I encourage you to consider which of these areas your business problems depend on the most. If the problem depends heavily on domain-specific knowledge, then focus on retrieval quality. If the problem requires complex reasoning, then experiment with generative models and reasoning agents. If the problem requires execution, then you need to think about how to codify the actions.
Lesson 4: Communication Tone drastically impacts usability
One of the first challenges in customer support is generating responses that not only provide correct information but also match the expected tone. Early on, we noticed that while Ducky generated correct answers, it struggled to capture the way a support agent would actually communicate with customers. This issue was critical; without the right tone, agents would need to rewrite messages, nullifying the value of automatically generating responses.
It's not just what you say, but also how you say it. Tone is nuanced. Some companies have a defined brand voice, specifying everything from formal language to the use of emojis in customer interactions. Even within the same team, agents can vary in how they prefer to write. Good generation had to reflect the tone that agents would naturally use. Luckily, LLMs already have this capability to mimic tone; even the earliest models can write in diverse styles.
To harness this, we developed a tone engine for Ducky.
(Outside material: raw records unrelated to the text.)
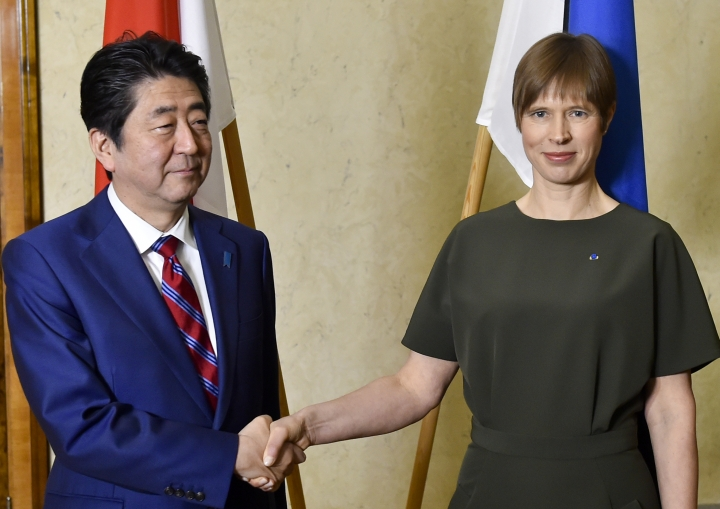 Japanese Prime Minister Shinzo Abe, left, and Estonian President Kersti Kaljulaid shake hands prior to their talks in Tallinn, Estonia, Friday, Jan. 12, 2018. Abe is on a visit to three Baltic countries, Estonia, Latvia and Lithuania. (AP Photo/Marko Mumm)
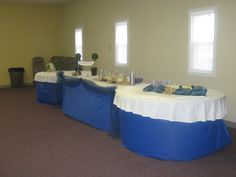 Church Anniversary Reception - 2 round tables and a rectangular one in the center. Plastic table cover used as the table skirt. Cake Table, punch table, ice cream table.
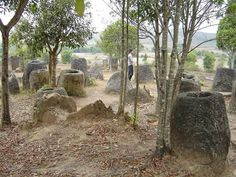 The Mysterious Plain of Jars, often referred to as an Asian version of Stonehenge, Xieng Khouang Plain, Laos (c.1 A.D.) thousands of megalithic stone jars made of sandstone, granite, or calcified coral are scattered around the plain and appear in clusters. They weigh up to 13 tons and are between 1 and 3 meters high. It has not been determined who built them or their purpose.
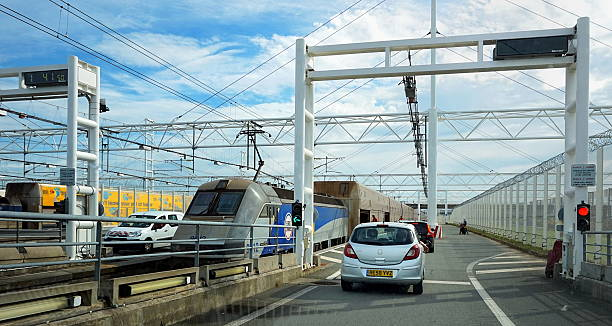 Cars waiting to board the EuroTunnel train to Folkestone  UK Coquelles, Pas-de-Calais, France - May 07 2016: Queue of cars waiting to board the Euro Tunnel train to Folkestone in the United Kingdom manche stock pictures, royalty-free photos & images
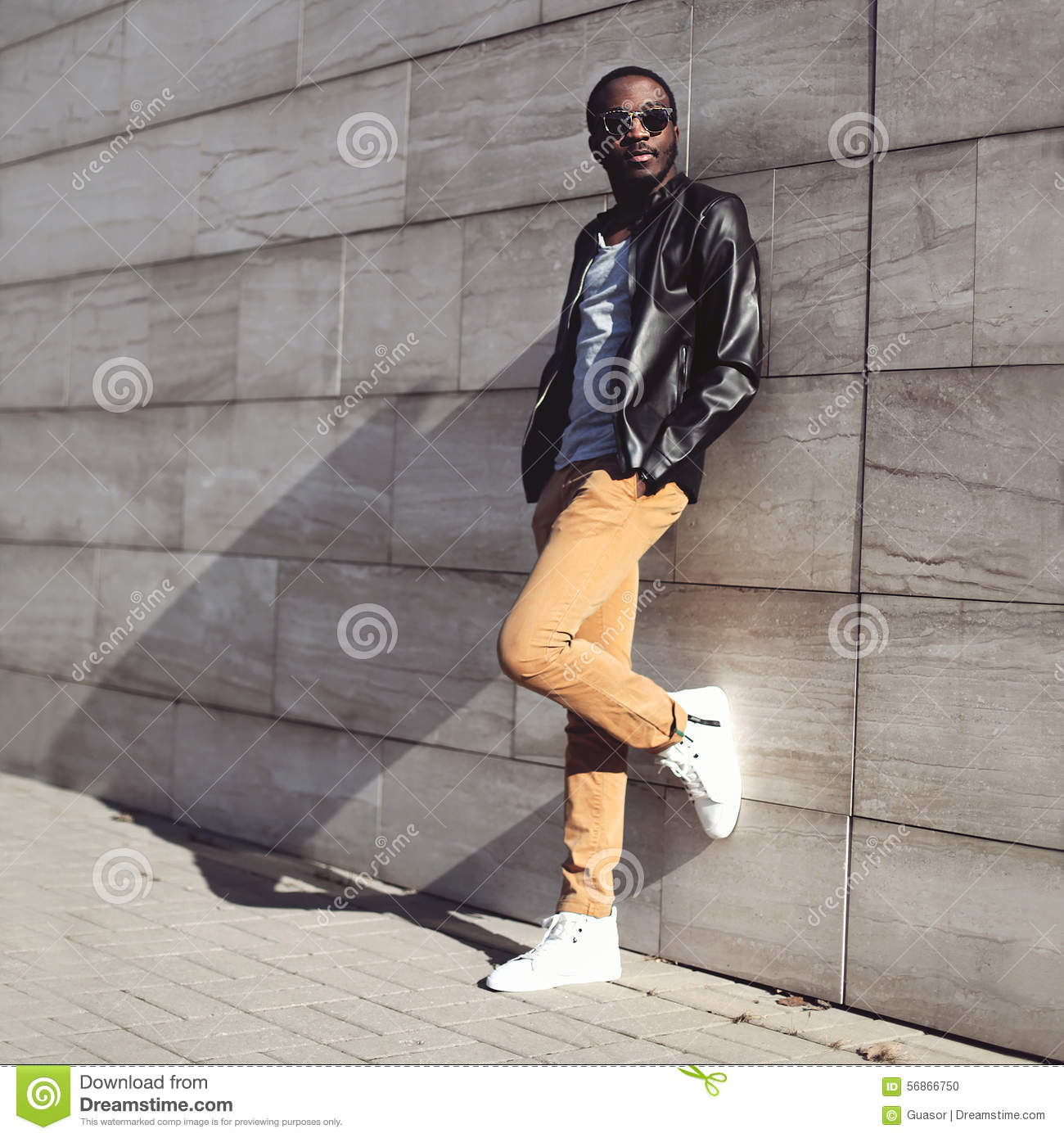 Street fashion, stylish young african man wearing a sunglasses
Although this felt like a hack in some ways, we saw unreasonable improvements in response acceptance and software usability, even without major changes to the core retrieval or generative models.
Building a RAG system for customer support is as much about understanding the problem as implementing the technology. Setting up retrieval systems, prioritizing metrics, and ensuring that generative responses match the desired tone are essential parts in our development of Ducky. However, this is just one approach. As you design your own RAG system, you may find yourself drawn to different priorities depending on your unique challenges. By applying these principles thoughtfully, you’re well on your way to creating a RAG application that’s both powerful and adaptable.